Dataset records —
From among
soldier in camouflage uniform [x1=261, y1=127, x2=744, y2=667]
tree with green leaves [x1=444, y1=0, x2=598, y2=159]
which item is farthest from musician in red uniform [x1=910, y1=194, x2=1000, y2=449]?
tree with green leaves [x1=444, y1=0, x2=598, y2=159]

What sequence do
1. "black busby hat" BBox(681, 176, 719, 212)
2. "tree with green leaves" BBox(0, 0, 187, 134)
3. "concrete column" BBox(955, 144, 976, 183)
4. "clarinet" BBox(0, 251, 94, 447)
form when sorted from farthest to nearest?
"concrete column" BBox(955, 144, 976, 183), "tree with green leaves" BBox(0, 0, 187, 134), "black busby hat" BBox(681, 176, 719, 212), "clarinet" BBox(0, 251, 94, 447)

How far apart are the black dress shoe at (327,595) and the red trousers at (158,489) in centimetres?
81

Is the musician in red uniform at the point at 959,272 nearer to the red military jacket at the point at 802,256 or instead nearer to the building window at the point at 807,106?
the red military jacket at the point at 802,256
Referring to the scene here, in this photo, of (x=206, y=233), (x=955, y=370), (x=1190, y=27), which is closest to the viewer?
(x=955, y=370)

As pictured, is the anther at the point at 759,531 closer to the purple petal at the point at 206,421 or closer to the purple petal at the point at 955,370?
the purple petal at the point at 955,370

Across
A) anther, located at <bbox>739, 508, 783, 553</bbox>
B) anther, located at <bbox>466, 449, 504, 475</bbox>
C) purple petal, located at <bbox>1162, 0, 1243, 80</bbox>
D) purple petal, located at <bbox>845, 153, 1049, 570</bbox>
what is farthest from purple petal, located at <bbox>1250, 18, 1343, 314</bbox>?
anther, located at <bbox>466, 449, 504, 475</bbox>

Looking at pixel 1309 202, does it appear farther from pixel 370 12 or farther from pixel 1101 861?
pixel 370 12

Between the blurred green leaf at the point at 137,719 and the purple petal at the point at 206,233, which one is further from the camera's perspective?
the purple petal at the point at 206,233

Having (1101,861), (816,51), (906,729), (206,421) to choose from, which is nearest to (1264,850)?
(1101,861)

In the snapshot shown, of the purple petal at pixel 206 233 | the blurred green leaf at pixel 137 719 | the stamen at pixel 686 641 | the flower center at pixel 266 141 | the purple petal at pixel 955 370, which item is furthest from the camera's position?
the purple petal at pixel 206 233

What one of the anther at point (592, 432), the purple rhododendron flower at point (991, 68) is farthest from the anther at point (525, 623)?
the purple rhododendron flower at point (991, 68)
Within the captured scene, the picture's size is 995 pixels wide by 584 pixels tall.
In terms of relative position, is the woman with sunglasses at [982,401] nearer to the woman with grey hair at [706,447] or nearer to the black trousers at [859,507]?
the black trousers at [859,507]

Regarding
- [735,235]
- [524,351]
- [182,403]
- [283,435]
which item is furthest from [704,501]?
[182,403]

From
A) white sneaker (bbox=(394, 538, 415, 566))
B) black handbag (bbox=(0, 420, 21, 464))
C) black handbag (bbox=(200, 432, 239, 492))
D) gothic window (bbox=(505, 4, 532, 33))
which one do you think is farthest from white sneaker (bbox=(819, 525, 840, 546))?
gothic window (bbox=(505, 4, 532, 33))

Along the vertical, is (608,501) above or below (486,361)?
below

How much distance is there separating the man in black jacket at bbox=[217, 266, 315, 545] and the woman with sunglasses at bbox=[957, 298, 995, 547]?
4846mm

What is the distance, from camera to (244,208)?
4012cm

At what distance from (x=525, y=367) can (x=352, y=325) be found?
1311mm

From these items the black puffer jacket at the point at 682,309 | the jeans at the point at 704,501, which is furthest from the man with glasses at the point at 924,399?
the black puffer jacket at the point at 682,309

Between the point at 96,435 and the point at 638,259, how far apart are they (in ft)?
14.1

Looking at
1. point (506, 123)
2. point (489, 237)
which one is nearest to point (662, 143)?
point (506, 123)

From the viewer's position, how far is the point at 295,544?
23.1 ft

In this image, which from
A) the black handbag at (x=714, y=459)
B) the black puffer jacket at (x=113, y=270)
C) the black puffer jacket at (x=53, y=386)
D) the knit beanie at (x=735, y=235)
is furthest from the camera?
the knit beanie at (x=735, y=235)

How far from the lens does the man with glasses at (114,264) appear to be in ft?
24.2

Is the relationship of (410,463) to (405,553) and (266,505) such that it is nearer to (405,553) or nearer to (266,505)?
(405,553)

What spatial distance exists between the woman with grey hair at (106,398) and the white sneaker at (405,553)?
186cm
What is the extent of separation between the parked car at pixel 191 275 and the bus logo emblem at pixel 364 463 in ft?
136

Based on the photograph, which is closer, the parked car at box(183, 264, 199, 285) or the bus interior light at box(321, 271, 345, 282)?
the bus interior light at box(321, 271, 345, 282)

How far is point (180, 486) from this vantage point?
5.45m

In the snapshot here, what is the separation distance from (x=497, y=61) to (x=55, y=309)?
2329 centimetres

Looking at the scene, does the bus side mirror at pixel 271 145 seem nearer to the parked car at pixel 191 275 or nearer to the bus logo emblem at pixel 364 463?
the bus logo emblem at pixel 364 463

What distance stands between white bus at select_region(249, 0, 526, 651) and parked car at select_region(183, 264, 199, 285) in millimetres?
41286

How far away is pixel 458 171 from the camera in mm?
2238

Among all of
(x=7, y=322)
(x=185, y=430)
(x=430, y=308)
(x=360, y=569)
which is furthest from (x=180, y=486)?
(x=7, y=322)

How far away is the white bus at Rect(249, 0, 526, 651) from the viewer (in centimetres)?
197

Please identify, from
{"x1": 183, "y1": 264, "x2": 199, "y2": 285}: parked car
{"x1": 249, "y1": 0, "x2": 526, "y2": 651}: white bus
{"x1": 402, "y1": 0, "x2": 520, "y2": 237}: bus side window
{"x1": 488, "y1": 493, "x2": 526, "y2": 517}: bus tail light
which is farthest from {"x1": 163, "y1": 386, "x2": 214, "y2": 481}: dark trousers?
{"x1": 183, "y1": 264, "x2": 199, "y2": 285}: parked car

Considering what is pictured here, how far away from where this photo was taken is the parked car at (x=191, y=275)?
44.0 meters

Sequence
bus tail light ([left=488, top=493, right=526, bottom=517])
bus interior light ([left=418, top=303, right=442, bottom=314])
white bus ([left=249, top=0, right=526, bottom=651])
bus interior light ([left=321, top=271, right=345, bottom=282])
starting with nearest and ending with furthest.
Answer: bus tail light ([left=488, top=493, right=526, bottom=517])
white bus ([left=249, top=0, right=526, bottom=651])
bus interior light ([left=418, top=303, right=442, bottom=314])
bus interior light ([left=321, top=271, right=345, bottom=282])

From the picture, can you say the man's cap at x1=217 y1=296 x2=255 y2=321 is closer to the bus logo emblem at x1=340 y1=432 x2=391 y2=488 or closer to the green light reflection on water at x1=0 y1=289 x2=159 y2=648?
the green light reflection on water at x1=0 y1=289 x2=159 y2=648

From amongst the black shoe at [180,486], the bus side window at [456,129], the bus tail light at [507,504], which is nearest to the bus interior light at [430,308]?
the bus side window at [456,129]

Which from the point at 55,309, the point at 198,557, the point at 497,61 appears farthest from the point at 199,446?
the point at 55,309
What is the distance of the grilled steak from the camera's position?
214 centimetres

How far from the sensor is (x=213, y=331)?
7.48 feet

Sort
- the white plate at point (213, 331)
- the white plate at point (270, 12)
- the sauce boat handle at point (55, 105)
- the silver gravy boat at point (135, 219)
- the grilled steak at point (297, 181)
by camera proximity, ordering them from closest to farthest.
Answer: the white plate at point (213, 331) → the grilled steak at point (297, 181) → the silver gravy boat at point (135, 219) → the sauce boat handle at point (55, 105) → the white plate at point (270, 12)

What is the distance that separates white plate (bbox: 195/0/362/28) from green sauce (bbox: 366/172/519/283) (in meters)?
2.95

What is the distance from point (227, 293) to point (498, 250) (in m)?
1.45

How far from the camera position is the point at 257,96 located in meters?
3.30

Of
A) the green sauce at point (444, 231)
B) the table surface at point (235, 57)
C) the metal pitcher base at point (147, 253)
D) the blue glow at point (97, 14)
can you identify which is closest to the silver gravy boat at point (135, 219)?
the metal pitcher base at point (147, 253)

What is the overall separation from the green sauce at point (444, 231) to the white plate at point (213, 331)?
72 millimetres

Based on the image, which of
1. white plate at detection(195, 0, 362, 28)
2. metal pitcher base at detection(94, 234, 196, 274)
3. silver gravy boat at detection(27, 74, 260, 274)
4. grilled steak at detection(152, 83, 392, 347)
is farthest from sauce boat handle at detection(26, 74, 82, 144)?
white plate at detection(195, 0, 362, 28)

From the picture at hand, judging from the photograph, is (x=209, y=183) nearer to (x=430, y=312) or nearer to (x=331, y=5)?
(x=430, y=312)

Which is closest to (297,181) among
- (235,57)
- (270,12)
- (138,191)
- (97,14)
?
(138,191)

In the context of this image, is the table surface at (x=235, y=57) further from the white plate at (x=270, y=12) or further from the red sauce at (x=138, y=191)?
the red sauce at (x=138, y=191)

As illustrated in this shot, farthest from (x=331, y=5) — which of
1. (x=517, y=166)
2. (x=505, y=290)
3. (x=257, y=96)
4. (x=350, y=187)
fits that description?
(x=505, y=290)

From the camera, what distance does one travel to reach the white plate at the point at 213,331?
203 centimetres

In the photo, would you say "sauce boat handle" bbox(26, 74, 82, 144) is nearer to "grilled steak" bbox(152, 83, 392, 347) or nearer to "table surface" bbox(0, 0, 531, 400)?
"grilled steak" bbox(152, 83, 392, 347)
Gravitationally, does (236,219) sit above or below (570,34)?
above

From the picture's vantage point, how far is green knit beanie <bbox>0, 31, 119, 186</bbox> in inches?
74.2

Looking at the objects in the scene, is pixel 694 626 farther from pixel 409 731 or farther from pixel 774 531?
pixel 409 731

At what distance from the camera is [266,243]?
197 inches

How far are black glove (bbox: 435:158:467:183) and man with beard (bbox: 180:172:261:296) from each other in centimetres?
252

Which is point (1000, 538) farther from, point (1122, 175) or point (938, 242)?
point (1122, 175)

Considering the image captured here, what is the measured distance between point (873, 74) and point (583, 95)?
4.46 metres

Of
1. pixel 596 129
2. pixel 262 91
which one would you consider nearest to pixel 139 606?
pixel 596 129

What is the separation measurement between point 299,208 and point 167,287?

Work to do —
Copy the lines of material verbatim, starting at the line that contains "In the snapshot here, what" and ending at the line that contains "44.0 meters".

Result of this exercise —
In the snapshot here, what is the separation distance from (x=497, y=61) to (x=55, y=309)?
2329 centimetres

Looking at the scene, does the bus side mirror at pixel 271 145 seem nearer to the parked car at pixel 191 275 or nearer to the bus logo emblem at pixel 364 463?
the bus logo emblem at pixel 364 463

What distance stands between white bus at select_region(249, 0, 526, 651) and parked car at select_region(183, 264, 199, 285) in millimetres?
41286

How far away is pixel 458 171 from the camera in mm?
2238

Among all of
(x=7, y=322)
(x=185, y=430)
(x=430, y=308)
(x=360, y=569)
which is furthest from (x=180, y=486)?
(x=7, y=322)

How far away is the white bus at Rect(249, 0, 526, 651) from the viewer (in centimetres)?
197

Please identify, from
{"x1": 183, "y1": 264, "x2": 199, "y2": 285}: parked car
{"x1": 249, "y1": 0, "x2": 526, "y2": 651}: white bus
{"x1": 402, "y1": 0, "x2": 520, "y2": 237}: bus side window
{"x1": 488, "y1": 493, "x2": 526, "y2": 517}: bus tail light
which is farthest from {"x1": 163, "y1": 386, "x2": 214, "y2": 481}: dark trousers?
{"x1": 183, "y1": 264, "x2": 199, "y2": 285}: parked car

Considering what is pictured here, how far away from where this photo was taken is the parked car at (x=191, y=275)?
44.0 meters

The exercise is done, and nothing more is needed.